Obviously, ruminating almost never resolves the issue, instead leading to more deficiency—stressing on not being productive is not productive.
The self perpetual machine now begins when the new additional deficiency is inevitably noticed.
This infinite regress productivity spiral seems to perfectly plague insecure overachievers, who usually are highly introspective, have high personal expectations, and deeply fear insufficiency,
The high introspection does not allow graceful ignorance. Deficiencies will always be noticed.
The high personal expectations starkly contrast against present deficiencies. Stress and self-enforced pressure to strive for impossible to reach expectations build.
The deep fears of insufficiency add fuel to the flame. Differences between reality and expectations readily serve as evidence of insufficiency and confirm pre-existing fears, thereby increasing stress and pressure.
This spiral extends beyond traditional realms of productivity, ironically popping up in type B settings.
In the past, I treated sleep—which is supposed to be for relaxing—as another productivity tool (better sleep = better work later). I reframed it into a dopaminergic pursuit that could be optimized and agonized over, much like work itself.

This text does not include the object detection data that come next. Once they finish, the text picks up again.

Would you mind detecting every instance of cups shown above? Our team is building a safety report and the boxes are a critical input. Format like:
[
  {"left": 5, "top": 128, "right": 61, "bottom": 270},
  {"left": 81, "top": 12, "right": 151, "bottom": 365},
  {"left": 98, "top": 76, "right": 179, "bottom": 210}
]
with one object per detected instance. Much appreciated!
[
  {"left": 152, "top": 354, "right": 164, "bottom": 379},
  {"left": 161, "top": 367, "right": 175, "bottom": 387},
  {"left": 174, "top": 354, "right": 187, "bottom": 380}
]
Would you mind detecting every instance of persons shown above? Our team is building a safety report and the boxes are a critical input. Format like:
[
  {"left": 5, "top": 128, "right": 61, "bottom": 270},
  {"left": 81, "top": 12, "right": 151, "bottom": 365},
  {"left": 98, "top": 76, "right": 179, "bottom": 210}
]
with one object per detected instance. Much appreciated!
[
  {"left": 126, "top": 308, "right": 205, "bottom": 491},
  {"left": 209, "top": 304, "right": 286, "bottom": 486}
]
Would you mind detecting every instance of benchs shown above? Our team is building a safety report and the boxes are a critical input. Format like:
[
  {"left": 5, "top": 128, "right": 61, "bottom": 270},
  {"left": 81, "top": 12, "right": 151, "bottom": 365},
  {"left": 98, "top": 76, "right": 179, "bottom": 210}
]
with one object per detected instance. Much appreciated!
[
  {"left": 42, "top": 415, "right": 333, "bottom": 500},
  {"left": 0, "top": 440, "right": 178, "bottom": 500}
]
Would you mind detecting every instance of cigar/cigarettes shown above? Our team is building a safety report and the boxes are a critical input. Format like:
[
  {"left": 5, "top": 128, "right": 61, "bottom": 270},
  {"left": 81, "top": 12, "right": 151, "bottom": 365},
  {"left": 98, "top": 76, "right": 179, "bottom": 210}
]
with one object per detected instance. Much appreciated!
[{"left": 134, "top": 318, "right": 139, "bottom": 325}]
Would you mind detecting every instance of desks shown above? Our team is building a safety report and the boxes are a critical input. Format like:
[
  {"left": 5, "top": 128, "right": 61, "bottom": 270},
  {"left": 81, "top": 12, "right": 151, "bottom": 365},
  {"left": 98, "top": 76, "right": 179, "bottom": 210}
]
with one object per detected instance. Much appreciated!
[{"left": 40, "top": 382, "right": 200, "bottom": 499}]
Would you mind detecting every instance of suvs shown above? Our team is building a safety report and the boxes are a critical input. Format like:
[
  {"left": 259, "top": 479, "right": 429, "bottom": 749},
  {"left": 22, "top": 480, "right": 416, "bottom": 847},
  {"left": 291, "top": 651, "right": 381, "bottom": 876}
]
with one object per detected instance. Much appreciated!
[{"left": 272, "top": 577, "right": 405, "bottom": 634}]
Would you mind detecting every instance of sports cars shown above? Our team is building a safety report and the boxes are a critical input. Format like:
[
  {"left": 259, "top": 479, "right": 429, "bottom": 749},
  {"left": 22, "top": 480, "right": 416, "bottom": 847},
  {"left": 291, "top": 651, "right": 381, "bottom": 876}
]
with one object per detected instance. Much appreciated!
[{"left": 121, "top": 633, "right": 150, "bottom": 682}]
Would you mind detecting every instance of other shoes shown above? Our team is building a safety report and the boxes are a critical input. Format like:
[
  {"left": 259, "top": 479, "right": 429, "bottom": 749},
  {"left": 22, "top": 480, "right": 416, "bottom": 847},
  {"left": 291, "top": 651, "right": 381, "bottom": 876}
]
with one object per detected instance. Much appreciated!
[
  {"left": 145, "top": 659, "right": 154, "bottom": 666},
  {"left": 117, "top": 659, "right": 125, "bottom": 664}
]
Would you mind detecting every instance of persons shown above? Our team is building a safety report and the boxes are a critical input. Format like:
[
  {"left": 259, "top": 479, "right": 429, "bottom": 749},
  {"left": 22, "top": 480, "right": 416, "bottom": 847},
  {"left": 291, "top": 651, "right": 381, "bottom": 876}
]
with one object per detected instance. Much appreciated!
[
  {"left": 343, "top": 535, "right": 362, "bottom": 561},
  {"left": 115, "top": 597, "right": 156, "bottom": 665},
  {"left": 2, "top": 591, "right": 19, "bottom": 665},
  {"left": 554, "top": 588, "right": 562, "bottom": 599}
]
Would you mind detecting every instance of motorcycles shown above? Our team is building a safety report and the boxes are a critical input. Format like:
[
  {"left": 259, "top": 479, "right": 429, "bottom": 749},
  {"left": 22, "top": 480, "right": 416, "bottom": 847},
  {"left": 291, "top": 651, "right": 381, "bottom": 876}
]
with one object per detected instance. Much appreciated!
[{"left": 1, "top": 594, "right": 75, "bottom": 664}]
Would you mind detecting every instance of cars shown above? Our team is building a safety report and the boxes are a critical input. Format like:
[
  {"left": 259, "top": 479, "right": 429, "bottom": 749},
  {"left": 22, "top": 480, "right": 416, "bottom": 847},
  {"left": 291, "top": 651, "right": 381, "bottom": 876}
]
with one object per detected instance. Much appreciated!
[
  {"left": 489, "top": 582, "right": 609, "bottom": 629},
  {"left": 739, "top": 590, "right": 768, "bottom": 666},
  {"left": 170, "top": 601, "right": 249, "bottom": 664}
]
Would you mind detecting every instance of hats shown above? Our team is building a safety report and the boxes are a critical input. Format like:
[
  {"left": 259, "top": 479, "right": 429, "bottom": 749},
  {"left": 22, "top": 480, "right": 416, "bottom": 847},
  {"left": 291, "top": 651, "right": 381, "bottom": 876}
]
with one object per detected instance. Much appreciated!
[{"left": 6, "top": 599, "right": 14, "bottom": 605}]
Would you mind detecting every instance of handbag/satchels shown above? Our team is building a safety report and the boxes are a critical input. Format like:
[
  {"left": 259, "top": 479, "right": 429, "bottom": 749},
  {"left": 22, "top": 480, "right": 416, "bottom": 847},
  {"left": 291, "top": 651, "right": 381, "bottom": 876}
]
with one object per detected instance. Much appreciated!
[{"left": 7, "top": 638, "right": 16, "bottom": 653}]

Fueled by wearables, I chased sleep PRs. Any downward blip became evidence that I was under-optimized and below my full potential.
Obviously, my sleep became terrible. Turns out, stressing about sleep does not help sleep, particularly when I’m trying to sleep.
So what’s the solution here?
While I haven’t found a singular silver bullet that works for me (I can’t simply “let it go,” nor do I have 129038120938 hours of meditation to become fully ascended), I’ve found that a combination of kindness and continual progress helps.
The first is taking the inverse of the Golden Rule: treat myself how I treat others.
If I extend grace, understanding, and patience to others in their struggles, why should I be an unrelenting tyrant toward myself?
It’s ok—not ideal, but ok—to move slower than what my inner drill sergeant demands. I am not and will never be perfect.
It’s also ok to beat myself up. I shouldn’t be beating myself up over beating myself up. And if I do, that’s ok too.
Furthermore, it’s ok to feel bad for not reaching my expectations. It’s only natural given the high expectations.
In the midst of this kindness, there is profound solace in knowing that the tried and tested way out is to continuously make progress, falling back on whatever systems available.
No matter how small, these defiant pieces of progress serve as evidence, going against the grain of insufficiency and contributing more toward morale than even large leaps gained during optimistic times.
They feed into the realization that internal thoughts and external actions are independent.
Despite feeling terrible, I can still perform enough that an external observer will never know my internal strife.
And if I somehow still find myself spiraling in the face of kindness and effort, I can always fall back on several nights of good sleep.